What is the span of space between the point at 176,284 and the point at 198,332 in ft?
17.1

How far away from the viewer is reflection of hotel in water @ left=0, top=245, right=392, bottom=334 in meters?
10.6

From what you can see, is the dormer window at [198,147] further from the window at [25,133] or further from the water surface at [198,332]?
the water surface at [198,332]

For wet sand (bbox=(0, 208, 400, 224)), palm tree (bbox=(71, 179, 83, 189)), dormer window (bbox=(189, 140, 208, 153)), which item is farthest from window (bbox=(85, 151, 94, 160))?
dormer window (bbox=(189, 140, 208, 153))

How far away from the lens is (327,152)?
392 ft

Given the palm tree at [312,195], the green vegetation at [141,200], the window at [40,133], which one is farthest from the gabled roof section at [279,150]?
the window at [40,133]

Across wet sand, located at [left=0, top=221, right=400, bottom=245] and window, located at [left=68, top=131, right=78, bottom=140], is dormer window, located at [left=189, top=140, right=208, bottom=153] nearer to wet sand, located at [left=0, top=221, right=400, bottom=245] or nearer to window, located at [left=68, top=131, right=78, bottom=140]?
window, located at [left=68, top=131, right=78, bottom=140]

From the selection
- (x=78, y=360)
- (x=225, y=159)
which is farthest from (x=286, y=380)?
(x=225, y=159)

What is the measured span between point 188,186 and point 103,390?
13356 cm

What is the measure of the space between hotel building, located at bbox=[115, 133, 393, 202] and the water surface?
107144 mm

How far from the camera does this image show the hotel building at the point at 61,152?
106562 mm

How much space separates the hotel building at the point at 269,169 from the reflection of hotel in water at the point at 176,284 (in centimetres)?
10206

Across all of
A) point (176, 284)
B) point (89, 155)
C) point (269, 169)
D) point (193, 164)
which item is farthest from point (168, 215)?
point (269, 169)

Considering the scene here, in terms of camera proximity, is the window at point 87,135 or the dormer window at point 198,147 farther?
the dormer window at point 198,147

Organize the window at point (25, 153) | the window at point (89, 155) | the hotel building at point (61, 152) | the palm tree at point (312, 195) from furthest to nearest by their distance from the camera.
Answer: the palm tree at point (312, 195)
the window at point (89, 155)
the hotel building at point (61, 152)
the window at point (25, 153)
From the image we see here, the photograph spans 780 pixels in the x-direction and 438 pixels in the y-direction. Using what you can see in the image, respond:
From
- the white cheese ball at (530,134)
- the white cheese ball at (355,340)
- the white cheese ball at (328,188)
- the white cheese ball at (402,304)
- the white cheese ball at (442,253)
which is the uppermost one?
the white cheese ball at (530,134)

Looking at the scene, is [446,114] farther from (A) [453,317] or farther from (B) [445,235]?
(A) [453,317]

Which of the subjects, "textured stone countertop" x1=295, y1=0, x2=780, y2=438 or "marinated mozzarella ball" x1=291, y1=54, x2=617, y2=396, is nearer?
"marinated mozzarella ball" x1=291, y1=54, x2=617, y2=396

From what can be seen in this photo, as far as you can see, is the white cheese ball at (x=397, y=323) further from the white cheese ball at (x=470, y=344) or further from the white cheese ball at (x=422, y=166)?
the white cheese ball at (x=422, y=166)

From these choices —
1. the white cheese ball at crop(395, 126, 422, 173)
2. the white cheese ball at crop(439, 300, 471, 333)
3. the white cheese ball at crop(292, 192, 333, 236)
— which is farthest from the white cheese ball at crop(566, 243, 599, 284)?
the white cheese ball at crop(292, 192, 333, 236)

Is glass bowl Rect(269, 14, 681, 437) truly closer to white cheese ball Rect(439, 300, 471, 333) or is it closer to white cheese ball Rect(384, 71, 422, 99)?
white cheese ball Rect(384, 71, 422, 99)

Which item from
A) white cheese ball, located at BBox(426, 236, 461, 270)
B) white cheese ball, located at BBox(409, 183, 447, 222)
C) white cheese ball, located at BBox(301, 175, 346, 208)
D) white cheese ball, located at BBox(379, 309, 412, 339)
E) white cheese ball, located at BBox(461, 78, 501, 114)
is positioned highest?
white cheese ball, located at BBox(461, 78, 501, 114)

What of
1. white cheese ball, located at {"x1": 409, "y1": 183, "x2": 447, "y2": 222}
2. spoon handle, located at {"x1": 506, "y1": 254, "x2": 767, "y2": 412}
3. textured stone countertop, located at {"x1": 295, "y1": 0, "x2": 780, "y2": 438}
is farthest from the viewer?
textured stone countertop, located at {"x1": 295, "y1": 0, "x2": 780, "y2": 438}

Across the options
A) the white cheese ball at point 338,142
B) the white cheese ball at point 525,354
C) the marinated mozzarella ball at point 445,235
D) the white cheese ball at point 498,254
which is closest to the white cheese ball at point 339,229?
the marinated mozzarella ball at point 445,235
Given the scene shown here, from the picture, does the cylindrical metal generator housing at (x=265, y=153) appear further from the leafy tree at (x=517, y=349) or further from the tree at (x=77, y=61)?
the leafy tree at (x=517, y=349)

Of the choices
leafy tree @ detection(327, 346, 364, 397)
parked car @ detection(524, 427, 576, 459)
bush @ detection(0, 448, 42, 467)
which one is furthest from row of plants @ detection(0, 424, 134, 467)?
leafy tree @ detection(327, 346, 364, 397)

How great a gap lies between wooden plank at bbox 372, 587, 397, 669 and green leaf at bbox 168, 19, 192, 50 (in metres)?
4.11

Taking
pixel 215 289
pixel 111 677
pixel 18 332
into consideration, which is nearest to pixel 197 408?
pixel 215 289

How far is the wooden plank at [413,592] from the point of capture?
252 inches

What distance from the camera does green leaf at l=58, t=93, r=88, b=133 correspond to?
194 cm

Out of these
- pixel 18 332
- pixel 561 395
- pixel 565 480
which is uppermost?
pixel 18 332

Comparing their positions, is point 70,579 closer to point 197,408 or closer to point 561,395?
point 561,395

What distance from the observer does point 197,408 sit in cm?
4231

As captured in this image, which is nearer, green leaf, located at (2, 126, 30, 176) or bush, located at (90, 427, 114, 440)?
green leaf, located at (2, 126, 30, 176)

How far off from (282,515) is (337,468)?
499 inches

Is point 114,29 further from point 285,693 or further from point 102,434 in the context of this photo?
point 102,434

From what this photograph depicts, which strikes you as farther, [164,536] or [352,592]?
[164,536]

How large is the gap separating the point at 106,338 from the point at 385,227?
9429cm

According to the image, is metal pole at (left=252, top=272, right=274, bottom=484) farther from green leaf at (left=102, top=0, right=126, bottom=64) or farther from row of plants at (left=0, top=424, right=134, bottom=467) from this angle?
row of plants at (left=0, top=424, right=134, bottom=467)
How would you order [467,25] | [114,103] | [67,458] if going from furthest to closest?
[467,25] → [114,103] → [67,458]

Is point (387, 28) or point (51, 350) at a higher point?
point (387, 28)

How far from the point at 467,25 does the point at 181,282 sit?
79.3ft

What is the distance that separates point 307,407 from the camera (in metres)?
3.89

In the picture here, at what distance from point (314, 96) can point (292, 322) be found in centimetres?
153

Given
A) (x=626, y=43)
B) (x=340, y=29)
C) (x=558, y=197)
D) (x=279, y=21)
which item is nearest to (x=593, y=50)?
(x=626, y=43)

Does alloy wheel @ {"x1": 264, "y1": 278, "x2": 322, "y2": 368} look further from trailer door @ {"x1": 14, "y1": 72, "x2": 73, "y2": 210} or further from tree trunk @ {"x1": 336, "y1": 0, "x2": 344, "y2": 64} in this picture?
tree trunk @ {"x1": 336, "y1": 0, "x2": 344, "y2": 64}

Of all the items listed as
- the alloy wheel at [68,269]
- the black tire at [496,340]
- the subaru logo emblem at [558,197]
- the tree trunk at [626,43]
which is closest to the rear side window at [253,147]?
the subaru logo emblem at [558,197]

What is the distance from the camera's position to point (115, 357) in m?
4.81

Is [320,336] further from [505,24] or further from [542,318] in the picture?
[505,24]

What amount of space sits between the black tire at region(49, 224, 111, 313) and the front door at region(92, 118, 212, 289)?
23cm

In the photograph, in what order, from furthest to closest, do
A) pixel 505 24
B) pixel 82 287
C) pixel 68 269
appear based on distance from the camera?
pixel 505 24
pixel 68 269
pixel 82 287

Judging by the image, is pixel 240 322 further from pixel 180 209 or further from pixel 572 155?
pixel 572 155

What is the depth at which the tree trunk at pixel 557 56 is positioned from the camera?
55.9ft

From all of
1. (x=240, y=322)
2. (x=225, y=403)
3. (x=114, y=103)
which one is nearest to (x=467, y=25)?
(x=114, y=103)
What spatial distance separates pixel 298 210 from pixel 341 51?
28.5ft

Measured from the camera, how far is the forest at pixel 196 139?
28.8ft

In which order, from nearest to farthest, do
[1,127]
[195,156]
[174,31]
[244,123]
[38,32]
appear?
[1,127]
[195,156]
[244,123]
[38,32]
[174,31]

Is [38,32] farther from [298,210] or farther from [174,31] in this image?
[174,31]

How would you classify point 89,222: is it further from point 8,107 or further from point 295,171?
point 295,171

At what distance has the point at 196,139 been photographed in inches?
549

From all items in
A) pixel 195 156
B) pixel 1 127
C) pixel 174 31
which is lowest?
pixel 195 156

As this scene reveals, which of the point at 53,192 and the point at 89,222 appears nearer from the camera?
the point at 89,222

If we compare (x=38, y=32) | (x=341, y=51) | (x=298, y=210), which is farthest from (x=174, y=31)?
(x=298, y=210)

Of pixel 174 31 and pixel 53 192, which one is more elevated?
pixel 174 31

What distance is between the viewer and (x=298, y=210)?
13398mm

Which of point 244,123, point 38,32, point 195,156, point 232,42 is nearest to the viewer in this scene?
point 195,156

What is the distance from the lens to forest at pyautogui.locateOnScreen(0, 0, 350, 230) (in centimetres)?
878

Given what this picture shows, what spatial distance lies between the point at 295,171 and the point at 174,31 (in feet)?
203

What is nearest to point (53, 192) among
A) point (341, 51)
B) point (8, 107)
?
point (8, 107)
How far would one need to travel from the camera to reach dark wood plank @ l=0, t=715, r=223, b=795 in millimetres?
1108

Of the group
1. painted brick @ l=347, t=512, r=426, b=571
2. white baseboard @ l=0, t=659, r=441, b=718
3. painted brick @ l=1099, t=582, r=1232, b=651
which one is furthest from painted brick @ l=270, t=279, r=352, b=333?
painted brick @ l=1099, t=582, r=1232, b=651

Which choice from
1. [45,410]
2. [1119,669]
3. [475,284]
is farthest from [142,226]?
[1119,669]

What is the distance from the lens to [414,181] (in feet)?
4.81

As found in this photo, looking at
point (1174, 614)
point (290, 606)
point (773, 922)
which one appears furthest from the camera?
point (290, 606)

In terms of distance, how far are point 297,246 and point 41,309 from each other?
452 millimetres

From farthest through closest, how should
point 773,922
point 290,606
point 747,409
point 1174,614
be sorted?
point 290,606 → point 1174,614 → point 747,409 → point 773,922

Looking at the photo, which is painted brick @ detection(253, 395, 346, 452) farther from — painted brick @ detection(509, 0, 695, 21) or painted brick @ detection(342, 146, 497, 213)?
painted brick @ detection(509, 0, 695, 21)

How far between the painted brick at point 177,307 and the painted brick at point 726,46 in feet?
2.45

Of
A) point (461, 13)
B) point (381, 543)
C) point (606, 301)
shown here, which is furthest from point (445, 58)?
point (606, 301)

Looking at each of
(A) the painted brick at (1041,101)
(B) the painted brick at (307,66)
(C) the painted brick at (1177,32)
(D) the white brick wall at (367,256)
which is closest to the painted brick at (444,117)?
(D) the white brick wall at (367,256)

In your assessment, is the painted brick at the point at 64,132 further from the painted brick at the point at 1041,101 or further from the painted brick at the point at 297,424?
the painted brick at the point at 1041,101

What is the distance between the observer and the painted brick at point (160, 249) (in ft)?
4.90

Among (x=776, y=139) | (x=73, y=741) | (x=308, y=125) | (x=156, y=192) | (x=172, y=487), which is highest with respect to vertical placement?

+ + + + + + +

Starting with the line that contains "Looking at each of", print each line through the last one in the listing. Include both end lines and add nothing.

## Problem solution
Looking at each of
(A) the painted brick at (1041,101)
(B) the painted brick at (307,66)
(C) the painted brick at (1177,32)
(D) the white brick wall at (367,256)
which is closest to the painted brick at (444,117)?
(D) the white brick wall at (367,256)

In your assessment, is the painted brick at the point at 64,132 further from the painted brick at the point at 1041,101 or further from the painted brick at the point at 297,424?
the painted brick at the point at 1041,101

What is the distance between the observer and the painted brick at point (160, 249) (in ft)?
4.90

Among (x=776, y=139) | (x=73, y=741) | (x=308, y=125) | (x=156, y=192) | (x=172, y=487), which is highest with respect to vertical placement?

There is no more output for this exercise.